Resume

Summary

Industrial Engineer turned Analytics Engineer running solo on Fortune 500 client engagements.

I started in operations at Xylem in 2021 and shifted to data within my first year. The shift continued at Splash Analytics in early 2023, a 15-person analytics consultancy that got acquired into OneMagnify shortly after. The senior data scientist I was hired to learn under quit three months in, so the stack I use day to day, Python and Polars, DuckDB, Quarto, Typer for CLIs, FastAPI for services, marimo for internal tools, and a portable four-layer datalake, is one I largely chose and built myself.

Day-to-day is solo full-stack data work for two flagship Fortune 500 engagements. I run the standing client cadence, scope new work directly with stakeholders on the call, and own delivery from ingestion through transformation, modeling, dashboards, and reports. Recently joined a 10-person team supporting our largest engagement specifically to productionize what data scientists are prototyping in notebooks.

I am also an adjunct instructor at WVU, teaching the computing course I took as an undergrad.
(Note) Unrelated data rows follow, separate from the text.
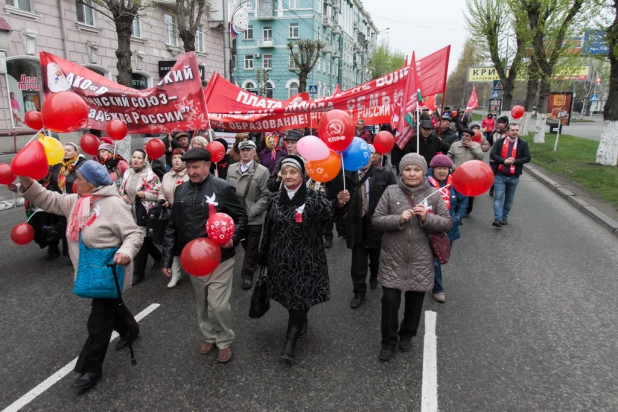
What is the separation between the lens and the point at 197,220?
3426mm

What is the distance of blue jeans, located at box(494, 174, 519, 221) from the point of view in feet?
25.0

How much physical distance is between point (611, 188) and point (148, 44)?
22.5m

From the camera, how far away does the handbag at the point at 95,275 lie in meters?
3.06

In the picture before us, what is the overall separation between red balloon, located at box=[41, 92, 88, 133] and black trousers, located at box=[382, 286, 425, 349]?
340 centimetres

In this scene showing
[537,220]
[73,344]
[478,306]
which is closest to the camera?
[73,344]

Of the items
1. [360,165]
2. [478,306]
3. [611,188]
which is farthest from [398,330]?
[611,188]

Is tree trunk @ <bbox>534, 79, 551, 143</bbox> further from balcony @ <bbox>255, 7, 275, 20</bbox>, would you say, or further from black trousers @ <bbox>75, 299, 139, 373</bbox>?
balcony @ <bbox>255, 7, 275, 20</bbox>

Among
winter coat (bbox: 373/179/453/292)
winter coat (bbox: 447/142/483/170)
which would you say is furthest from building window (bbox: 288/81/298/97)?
winter coat (bbox: 373/179/453/292)

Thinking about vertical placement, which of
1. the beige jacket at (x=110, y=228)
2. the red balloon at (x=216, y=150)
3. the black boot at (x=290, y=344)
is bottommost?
the black boot at (x=290, y=344)

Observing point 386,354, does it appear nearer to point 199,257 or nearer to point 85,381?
point 199,257

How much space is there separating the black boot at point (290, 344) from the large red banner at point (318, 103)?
369 cm

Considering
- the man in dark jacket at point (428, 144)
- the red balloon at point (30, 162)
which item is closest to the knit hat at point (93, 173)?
the red balloon at point (30, 162)

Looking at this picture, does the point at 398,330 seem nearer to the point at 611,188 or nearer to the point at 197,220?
the point at 197,220

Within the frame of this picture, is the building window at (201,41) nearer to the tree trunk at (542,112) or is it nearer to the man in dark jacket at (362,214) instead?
the tree trunk at (542,112)
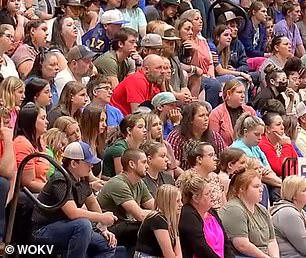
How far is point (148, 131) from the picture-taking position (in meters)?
10.2

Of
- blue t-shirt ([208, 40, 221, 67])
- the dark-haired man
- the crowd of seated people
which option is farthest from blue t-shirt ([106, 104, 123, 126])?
blue t-shirt ([208, 40, 221, 67])

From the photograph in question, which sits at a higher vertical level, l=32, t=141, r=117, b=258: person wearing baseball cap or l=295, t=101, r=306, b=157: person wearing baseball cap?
l=32, t=141, r=117, b=258: person wearing baseball cap

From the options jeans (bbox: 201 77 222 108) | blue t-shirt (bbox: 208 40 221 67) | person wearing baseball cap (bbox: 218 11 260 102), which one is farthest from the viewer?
person wearing baseball cap (bbox: 218 11 260 102)

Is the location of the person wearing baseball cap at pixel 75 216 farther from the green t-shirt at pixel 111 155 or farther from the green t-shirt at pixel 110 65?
the green t-shirt at pixel 110 65

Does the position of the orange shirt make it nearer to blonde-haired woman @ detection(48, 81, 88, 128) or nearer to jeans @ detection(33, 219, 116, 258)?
jeans @ detection(33, 219, 116, 258)

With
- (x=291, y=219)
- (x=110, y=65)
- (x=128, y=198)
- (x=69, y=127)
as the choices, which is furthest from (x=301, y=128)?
(x=128, y=198)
This is the long-form version of my resume. The 1-page PDFs (ATS & Human) are in the sidebar.

Experience

Adjunct Instructor

West Virginia University · Morgantown, WV · Jan 2025 to Apr 2026

Sole instructor of record for a required course in WVU’s industrial-engineering curriculum. Taught roughly 150 students over two academic years. Was the teaching assistant for the same course as an undergraduate, returned as the instructor of record after starting at OneMagnify.

Redesigned the curriculum from basic Python alone into a more complete computing course: basic and advanced Python, modern tooling (uv, Ruff, basedpyright), terminals and CLIs, SQL with DuckDB, and the connections between them. Students leave with a working development environment they can keep using and an understanding of how the topics fit together rather than a list of disconnected language features.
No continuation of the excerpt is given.